Watch As DNA Testing Reveals Just How Connected People From All Over The World Really Are

The ending couldn't be more moving.

Where are you from?

It's a simple question with a much more complex answer than you might think, as 67 strangers learned in a powerful new video from travel agency Momondo.

Before asking the group to spit in vials for use in DNA testing, interviewers asked the participants about their individual backgrounds and heritages. Everyone seemed to know their family tree perfectly, and predicted their results would show little diversity... and zero surprises.

"It's going to be, 'Oh yeah, you're French, and wait, your grandparents are French, and, wait...," one woman said.

"I'm 100 percent Bengali," a man said of his own background.

Some also suggested their personal experiences had led them to think less of certain other nationalities. A British man said he wasn't a "fan" of people from Germany. A Kurdish woman said that she hated Turkish people, before quickly clarifying that she meant that she hated the government.

Weeks later, the group was brought back together.
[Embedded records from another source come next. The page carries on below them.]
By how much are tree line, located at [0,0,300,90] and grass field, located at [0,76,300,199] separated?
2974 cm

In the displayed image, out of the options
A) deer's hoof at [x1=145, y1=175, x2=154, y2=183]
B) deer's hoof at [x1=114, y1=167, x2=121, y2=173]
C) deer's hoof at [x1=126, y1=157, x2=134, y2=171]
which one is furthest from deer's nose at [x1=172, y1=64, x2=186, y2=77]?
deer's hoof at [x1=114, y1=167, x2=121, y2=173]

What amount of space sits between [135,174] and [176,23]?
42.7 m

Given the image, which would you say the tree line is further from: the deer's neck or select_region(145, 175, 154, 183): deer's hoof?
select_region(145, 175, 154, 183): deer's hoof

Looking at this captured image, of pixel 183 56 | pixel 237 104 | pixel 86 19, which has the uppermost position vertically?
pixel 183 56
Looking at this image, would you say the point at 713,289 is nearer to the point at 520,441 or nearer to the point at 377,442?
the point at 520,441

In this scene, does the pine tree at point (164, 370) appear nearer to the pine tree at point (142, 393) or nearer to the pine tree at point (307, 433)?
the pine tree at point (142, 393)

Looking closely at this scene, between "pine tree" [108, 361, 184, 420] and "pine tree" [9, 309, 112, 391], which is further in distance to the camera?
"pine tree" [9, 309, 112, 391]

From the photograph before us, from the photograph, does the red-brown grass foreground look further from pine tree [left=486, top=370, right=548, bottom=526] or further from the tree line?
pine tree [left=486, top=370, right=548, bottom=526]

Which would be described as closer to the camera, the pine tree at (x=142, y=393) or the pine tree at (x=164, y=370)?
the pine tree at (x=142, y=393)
Then, in front of the 66 other participants, each opened envelopes that showed them the breakdown of where they were from.

Their reactions said it all.


The test results within the envelopes had made the world, with all its divisions and its distrust, just a little bit smaller. The British man found out that in addition to being 30 percent English, he was 5 percent German. The Kurdish woman learned that she had Turkish heritage. Everyone was surprised and moved.
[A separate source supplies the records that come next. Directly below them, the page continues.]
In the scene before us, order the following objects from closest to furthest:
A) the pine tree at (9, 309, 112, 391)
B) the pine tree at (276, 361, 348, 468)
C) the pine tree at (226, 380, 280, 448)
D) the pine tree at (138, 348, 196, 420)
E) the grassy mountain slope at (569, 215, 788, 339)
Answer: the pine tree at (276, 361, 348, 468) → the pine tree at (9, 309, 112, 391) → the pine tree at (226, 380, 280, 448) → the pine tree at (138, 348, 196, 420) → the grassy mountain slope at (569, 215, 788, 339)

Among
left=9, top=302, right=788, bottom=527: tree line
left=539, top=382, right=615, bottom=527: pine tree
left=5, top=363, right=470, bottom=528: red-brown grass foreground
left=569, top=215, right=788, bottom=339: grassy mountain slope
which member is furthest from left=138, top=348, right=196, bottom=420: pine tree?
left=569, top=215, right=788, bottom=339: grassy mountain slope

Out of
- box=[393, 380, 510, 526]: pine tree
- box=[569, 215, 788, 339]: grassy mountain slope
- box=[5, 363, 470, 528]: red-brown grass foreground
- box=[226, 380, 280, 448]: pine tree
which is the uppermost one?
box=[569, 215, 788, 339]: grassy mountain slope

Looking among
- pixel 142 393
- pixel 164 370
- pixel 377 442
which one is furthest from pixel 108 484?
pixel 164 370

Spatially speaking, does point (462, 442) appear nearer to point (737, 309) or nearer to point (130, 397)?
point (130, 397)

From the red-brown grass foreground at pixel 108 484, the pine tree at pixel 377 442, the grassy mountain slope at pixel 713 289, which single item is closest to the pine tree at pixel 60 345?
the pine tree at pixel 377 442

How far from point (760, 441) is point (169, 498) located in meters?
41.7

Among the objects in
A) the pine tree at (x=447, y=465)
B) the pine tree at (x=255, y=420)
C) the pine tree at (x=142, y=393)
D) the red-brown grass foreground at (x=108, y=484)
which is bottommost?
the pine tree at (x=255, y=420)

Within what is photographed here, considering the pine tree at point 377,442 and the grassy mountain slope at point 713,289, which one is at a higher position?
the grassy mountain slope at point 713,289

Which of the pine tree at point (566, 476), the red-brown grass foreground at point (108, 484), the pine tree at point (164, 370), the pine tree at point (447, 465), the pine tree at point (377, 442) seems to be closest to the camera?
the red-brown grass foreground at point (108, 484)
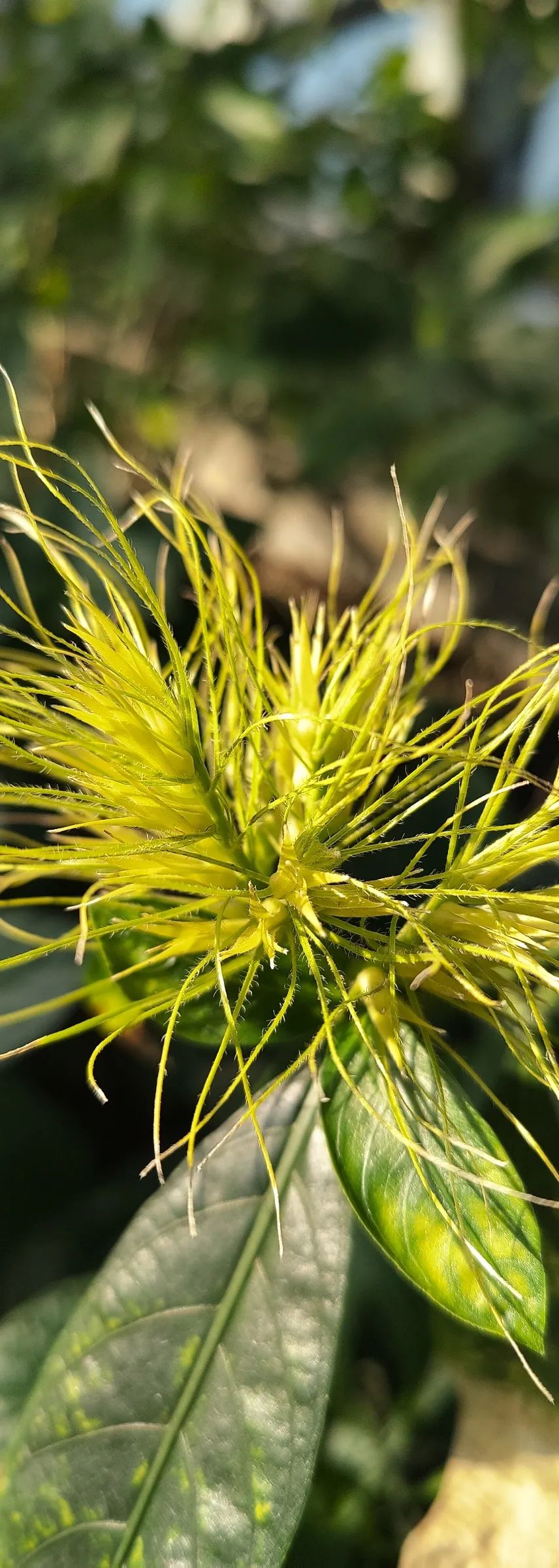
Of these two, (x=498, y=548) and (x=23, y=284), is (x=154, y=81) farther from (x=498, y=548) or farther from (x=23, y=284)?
(x=498, y=548)

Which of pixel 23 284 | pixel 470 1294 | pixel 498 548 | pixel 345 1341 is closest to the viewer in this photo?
pixel 470 1294

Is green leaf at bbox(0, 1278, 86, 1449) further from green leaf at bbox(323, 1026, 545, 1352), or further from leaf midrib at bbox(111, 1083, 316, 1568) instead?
green leaf at bbox(323, 1026, 545, 1352)

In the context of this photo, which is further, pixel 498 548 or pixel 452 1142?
pixel 498 548

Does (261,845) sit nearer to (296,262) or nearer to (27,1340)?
(27,1340)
"This should be compulsory," the French woman said after seeing her results. "There would be no such thing as extremism in the world. Who would be stupid enough to think of such a thing as a pure race?"

Momondo began the project by partnering with research company Cint, who conducted a global survey of 7,200 respondents, including 400 from the United States. The survey results suggest that as many as six out of 10 Americans believe their ancestry can be traced to a maximum of three countries.
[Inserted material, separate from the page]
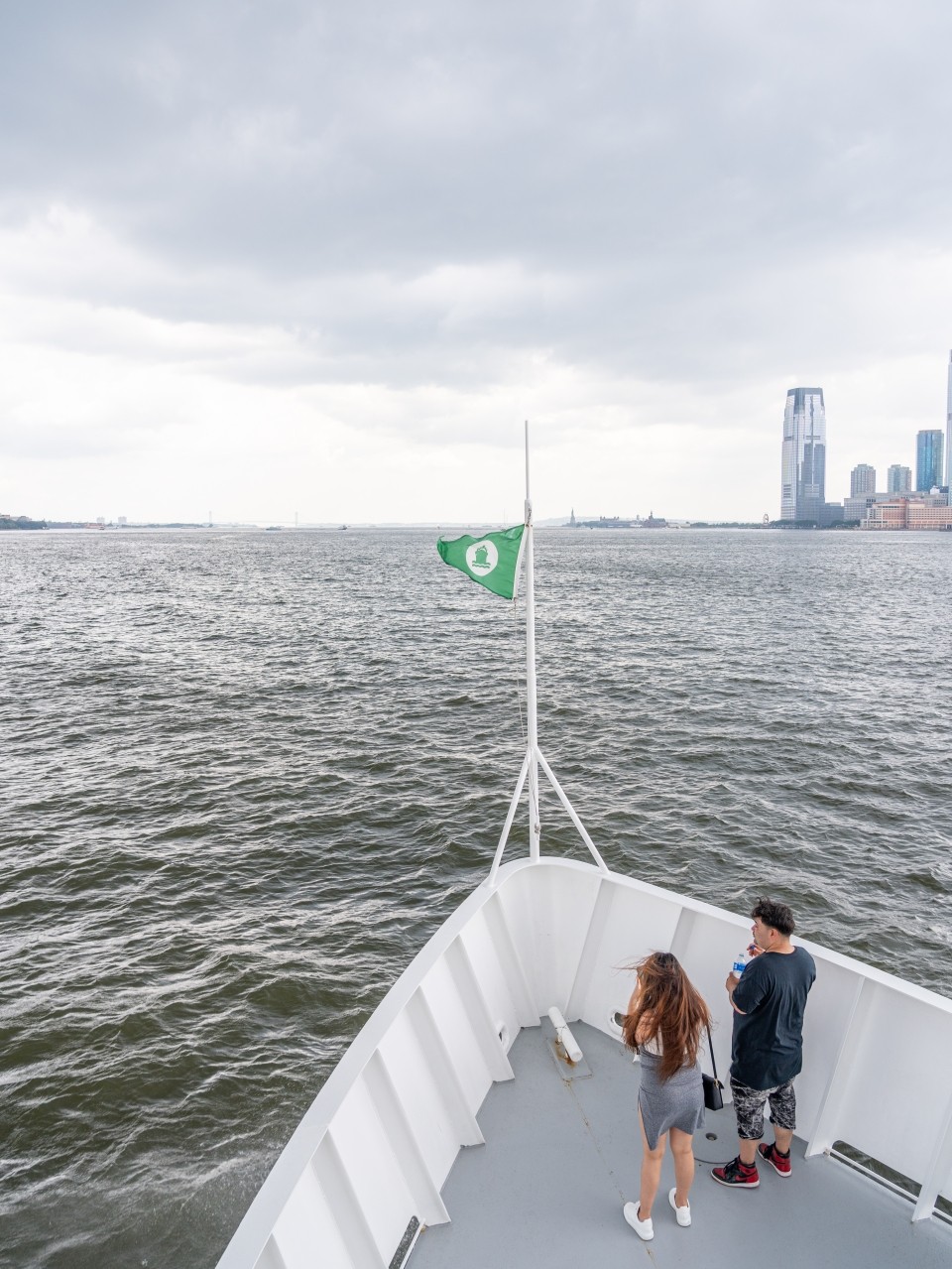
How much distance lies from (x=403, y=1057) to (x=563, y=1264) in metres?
1.46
What those Americans didn't know was the number is actually far greater, and our diversity is far easier to see.

"In a way, we're all kind of cousins, in a broad sense," one of the interviewers observed in the video.

Be sure to watch the big reveal below — and grab a box of tissues for the final surprise.

Momondo is continuing the "DNA journey" by giving over 500 people a chance to find out their DNA history, and enter a contest to win trips to wherever they are from. Both the video and the contest serve as a strong reminder that the ties that bind us together are far stronger than those that would pull us apart — and that some of them are even found in the sequences of our DNA.